Rivayete göre Jeanne isimli bir kadın, yağmurlu bir havada ıslandığı sırada tesadüfen bir cam ustasının atölyesine girer. Burada büyükçe bir cam şişenin içine girerek yağmurdan korunur. Olay çevrede ilgi uyandırır ve bu tür büyük şişeler zamanla “dame-jeanne” olarak anılmaya başlanır
Osmanlı’ya da bu ad aynı şekilde geçer ve kelime Türkçeye “damacana” olarak yerleşir. Önceleri cam malzemeden üretilen damacanalar, yıllar içinde plastikten yapılmaya başlanmış, ancak isim aynı kalmıştır.
DAMACANALAR NEDEN 19 LİTRE OLARAK ÜRETİLİYOR
Damacana suların 19 litre olarak üretilmesinin temelinde hem pratik nedenler hem de uluslararası standartlar vardır. İnsan gücüyle taşınabilecek en uygun üst sınır yaklaşık 20 litre kabul edilmektedir. 19 litrelik ölçü bu sınırın biraz altında kalarak taşımada kolaylık sağlamaktadır. Ayrıca bu miktar, ortalama bir ailenin birkaç günlük içme suyu ihtiyacını karşılamaktadır.

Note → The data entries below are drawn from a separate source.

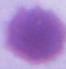 An erythrocyte is seen. Micrograph. 1000x magnification.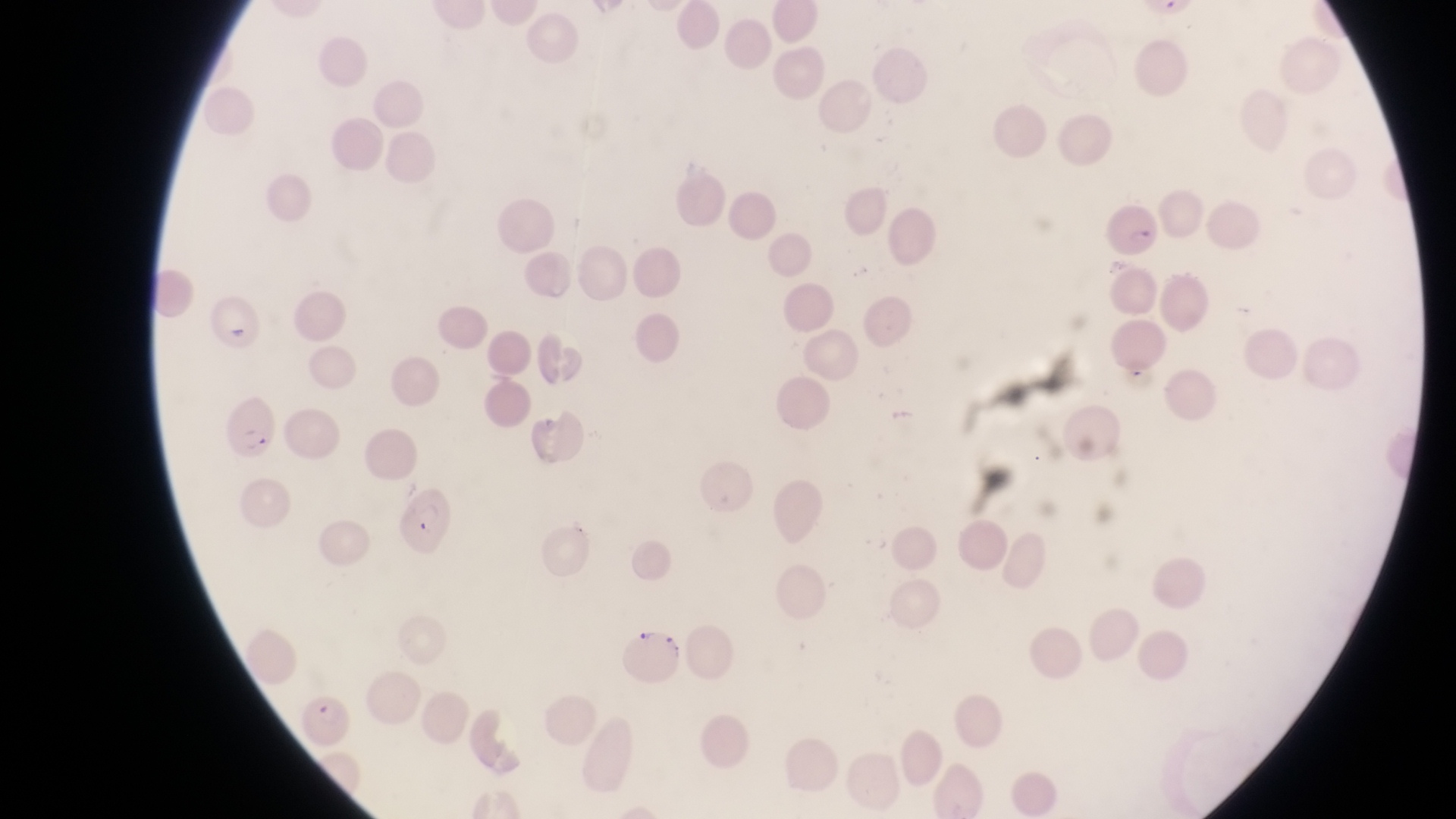 Approximate bounding boxes as [left, top, right, bottom] in pixels. Parasitised red blood cell locations: [1105, 201, 1161, 259], [228, 394, 280, 463], [391, 486, 452, 555], [620, 631, 686, 684], [293, 693, 357, 748]. Thin blood film. Magnification of 1000x. Photographed through the eyepiece of an Olympus CX-23 microscope with a smartphone camera. Single field of view. Image is 1456×819 pixels. Sample from Uganda.Name the cell type shown.
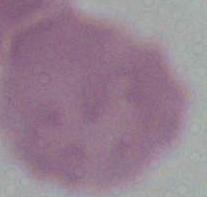
An erythrocyte.

Summary:
  - Modality: micrograph
  - Magnification: 1000x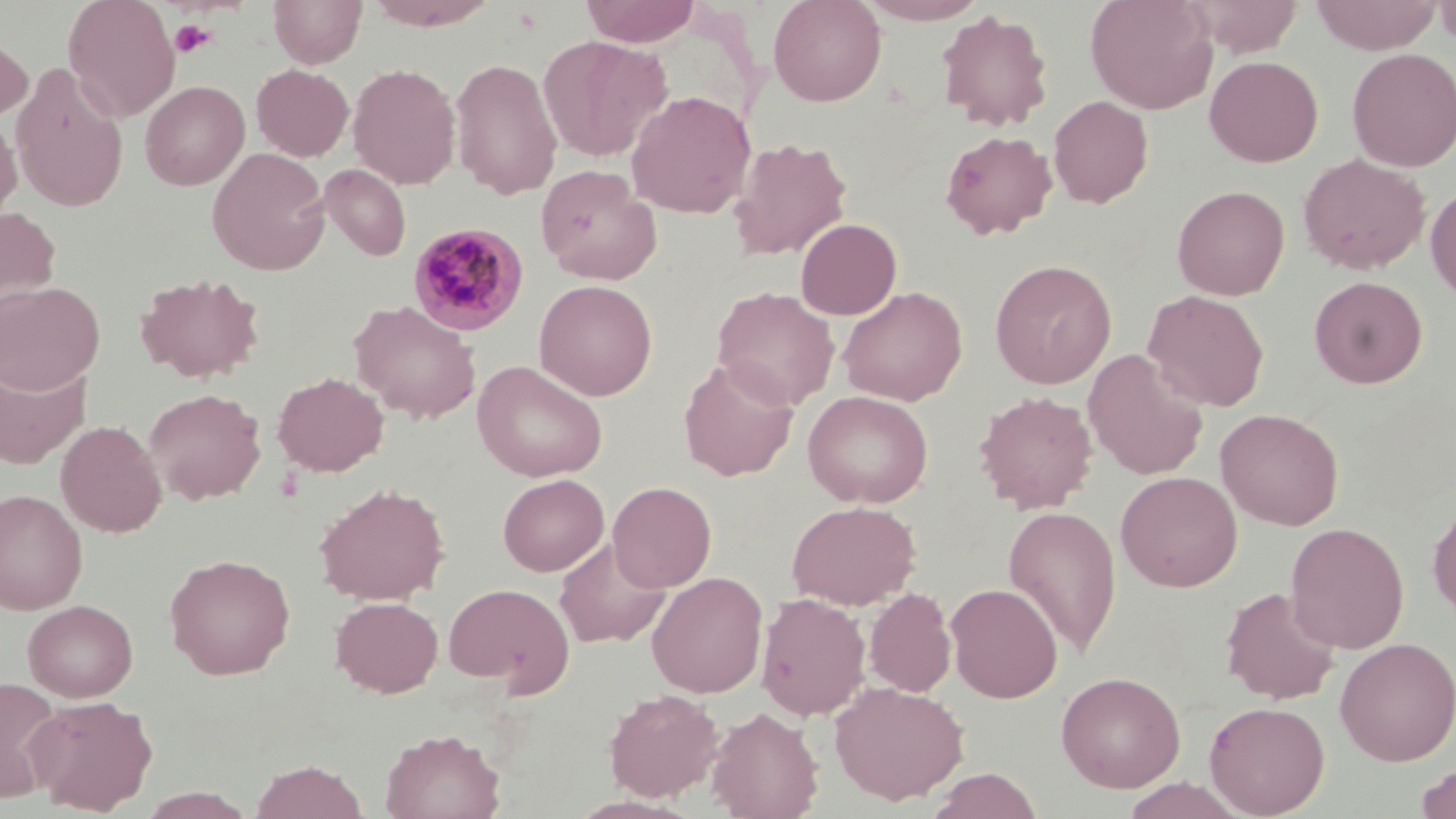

Uluslararası ölçüler de bu miktarın belirlenmesinde etkili olmuştur. Amerika Birleşik Devletleri ve Avrupa’da uzun süredir kullanılan 5 galonluk ölçü yaklaşık 18,9 litreye denk gelir. Türkiye’de de bu sistem benimsenmiş ve 19 litrelik damacana standardı yerleşmiştir. Böylece hem üretim ve dağıtımda uyum sağlanmış hem de tüketici açısından pratik bir kullanım oluşturulmuştur. Bugün 19 litrelik damacanalar, su sektöründe en yaygın tercih edilen standart olarak kullanılmaya devam etmektedir.